Söylediklerini bu kadar çabuk unutursan, hangi sözün, hangi davranışınla bir olacak?

Söz, eylem midir?
İnsan eylemlerinin tarihidir.
Söylediklerin gerçekliğin ise neden yapmıyorsun?
Bazen yapamayız evet, ama sen kendi hayatını henüz yoluna koyamamışken, varoluşuna göz dahi kırpmamışken, sözlerin nasıl eyleme dönüşecek?
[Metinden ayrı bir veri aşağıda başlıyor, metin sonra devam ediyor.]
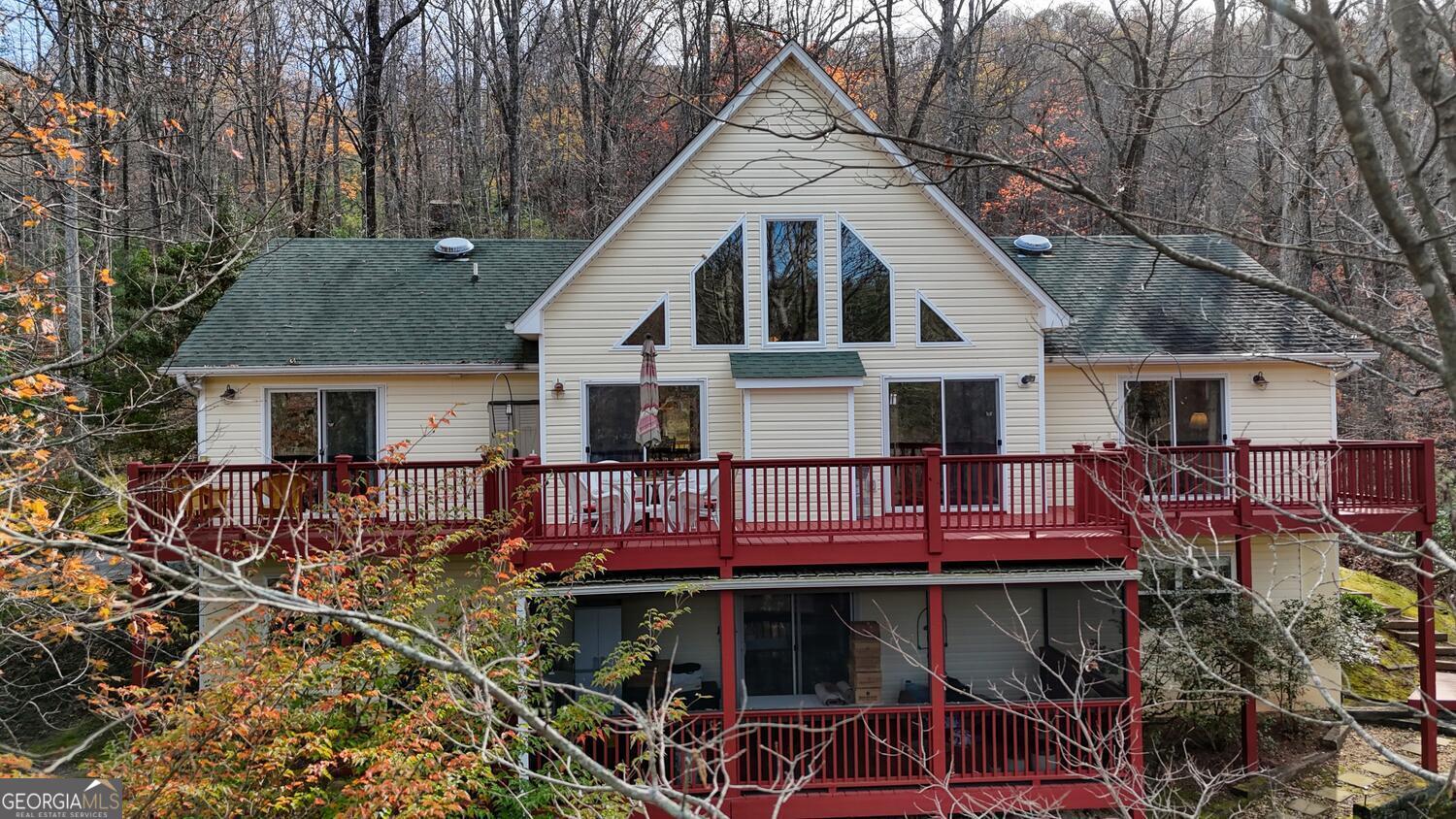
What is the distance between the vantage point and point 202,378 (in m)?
12.0

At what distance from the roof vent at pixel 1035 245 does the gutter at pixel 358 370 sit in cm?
873

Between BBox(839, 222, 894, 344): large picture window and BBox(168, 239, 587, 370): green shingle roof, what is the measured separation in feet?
15.0

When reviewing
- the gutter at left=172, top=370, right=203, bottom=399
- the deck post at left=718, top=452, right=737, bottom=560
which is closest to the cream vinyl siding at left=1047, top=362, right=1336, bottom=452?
the deck post at left=718, top=452, right=737, bottom=560

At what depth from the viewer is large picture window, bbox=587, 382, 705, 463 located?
38.7ft

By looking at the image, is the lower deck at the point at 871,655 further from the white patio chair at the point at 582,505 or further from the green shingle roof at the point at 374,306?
the green shingle roof at the point at 374,306

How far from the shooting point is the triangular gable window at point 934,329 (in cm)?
1195

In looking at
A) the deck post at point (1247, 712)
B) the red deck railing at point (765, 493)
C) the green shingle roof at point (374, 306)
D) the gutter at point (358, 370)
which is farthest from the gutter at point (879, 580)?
the green shingle roof at point (374, 306)

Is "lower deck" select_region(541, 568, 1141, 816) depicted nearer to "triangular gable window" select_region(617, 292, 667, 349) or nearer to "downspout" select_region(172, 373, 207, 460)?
"triangular gable window" select_region(617, 292, 667, 349)

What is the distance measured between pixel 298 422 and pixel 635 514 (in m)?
5.37

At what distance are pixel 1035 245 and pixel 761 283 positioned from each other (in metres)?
5.88

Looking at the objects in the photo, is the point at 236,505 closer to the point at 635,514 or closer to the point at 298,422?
the point at 298,422

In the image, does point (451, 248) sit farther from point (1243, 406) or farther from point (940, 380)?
point (1243, 406)

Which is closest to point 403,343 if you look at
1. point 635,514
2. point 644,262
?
point 644,262

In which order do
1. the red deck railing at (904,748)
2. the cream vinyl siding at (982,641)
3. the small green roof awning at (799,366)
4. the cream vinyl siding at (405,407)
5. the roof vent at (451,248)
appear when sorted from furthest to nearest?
the roof vent at (451,248)
the cream vinyl siding at (982,641)
the cream vinyl siding at (405,407)
the small green roof awning at (799,366)
the red deck railing at (904,748)
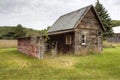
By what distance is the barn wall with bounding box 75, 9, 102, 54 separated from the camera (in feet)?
83.1

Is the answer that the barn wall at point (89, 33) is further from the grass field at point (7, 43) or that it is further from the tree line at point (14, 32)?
the tree line at point (14, 32)

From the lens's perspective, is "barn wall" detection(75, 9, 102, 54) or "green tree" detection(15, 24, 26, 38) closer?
"barn wall" detection(75, 9, 102, 54)

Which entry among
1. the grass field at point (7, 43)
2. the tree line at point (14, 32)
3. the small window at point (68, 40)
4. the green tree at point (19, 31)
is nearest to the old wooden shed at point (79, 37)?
the small window at point (68, 40)

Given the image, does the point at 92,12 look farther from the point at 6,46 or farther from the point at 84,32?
the point at 6,46

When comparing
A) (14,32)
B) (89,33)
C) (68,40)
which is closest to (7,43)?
(14,32)

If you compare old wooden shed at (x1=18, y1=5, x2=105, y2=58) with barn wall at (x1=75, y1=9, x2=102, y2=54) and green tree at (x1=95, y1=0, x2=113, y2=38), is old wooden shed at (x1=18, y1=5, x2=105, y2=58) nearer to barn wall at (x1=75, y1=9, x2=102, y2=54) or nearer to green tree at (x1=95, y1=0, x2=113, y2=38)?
barn wall at (x1=75, y1=9, x2=102, y2=54)

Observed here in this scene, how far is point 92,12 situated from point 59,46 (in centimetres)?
680

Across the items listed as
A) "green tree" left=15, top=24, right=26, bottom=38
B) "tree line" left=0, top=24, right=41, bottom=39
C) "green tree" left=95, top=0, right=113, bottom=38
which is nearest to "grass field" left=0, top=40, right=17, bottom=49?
"green tree" left=15, top=24, right=26, bottom=38

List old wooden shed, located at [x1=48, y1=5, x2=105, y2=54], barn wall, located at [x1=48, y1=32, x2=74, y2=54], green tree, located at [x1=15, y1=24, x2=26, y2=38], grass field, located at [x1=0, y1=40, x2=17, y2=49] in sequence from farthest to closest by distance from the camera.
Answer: green tree, located at [x1=15, y1=24, x2=26, y2=38]
grass field, located at [x1=0, y1=40, x2=17, y2=49]
barn wall, located at [x1=48, y1=32, x2=74, y2=54]
old wooden shed, located at [x1=48, y1=5, x2=105, y2=54]

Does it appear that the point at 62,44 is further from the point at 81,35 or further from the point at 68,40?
the point at 81,35

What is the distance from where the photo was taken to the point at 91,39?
2697 cm

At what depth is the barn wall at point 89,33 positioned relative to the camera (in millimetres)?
25328

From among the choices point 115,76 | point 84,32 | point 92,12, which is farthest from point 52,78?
point 92,12

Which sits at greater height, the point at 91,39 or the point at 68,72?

Neden karıncalarla işbirliği yapıp onları durmaya davet etmiyorsun meselâ?
Şimdi o karıncalar durabilse, kendine kulak verebilse, mesken tuttuğu evin dışındaki yerleri de merak edip yeni hikâyeler yaratmaz mı?

Hayat sadece yarattığın zaman anlamını bulur.
Ölümün anlam kazanır.

Şimdi sen bir an olsun durabilsen, önce kendi gözlerini, sonra diğerinin gözlerini fark etmez misin?
Duyduklarından tekrarlar yaratmak çok iç sızlatıcı değil midir?
Çoğalalım hep birlikte diyorsun ama neden hep başkasının sesiyle?

Var ol, var et…
“Var olmadan var etmek” senin içgüdülerin sadece.

Karıncaların dansına gönül vermen gerekirken, karıncaları yok etmeye çalışıyorsun.

Anlayamadığın şey, onlar dans etmeyi öğrendiklerinde, istedikleri zaman durabilecekler, sen de onları evde rahatsızlık veren böcekler olarak görüp yok etmek yerine, durduklarında onları dinleyebilecek, sonrasında kabuğuna çekilip kendine dönecek, belki diğer gün sen onlara anlatmayı isteyeceksin.

Anlaşılamadığın sürece huzursuzsun.
Anlaşılmak en önemli gerçekliktir.
Karıncanın dansını fark edebilirsen eğer, o da durmayı öğrenecek.
Durduğunda seni dinleyebilecek.
Dinlenildiğinde anlaşılacaksın.
Anlaşılamadığında; kendi sesine bir daha, bir daha, bir daha yakınlaşıp, kendini dinlemeyi öğreneceksin.

Sen; o siyaset insanı, kendini keşfetmenin tadını hiç bilmezken,
her gün akıl veriyor, nasihat ediyorsun.
Sadece duyduklarının tekrarısın, doğdun ve ezberlemeye başladın.

Sormadın!
Sormayı da istemedin!
Kocaman bir armağanı, kendin olmayı teptin, sloganlara mahkûm oldun.

Lütfen sabah; ilk vazifen olarak gördüğün, “siyaset yapmak” yerine, dünyadaki yerini hatırla.
Ne kadar kendi sesine yaklaşırsan, yaptığın siyaset de o kadar gerçek olur.

“İlahi Komedya”da ne der Dante:
“Büyük denizin kıyısındaydık
kendilerini yolu düşünmekten alıkoyamayan yolculardık,
kalbimizde yürümekte bedenimizle mıh gibi durmaktaydık.”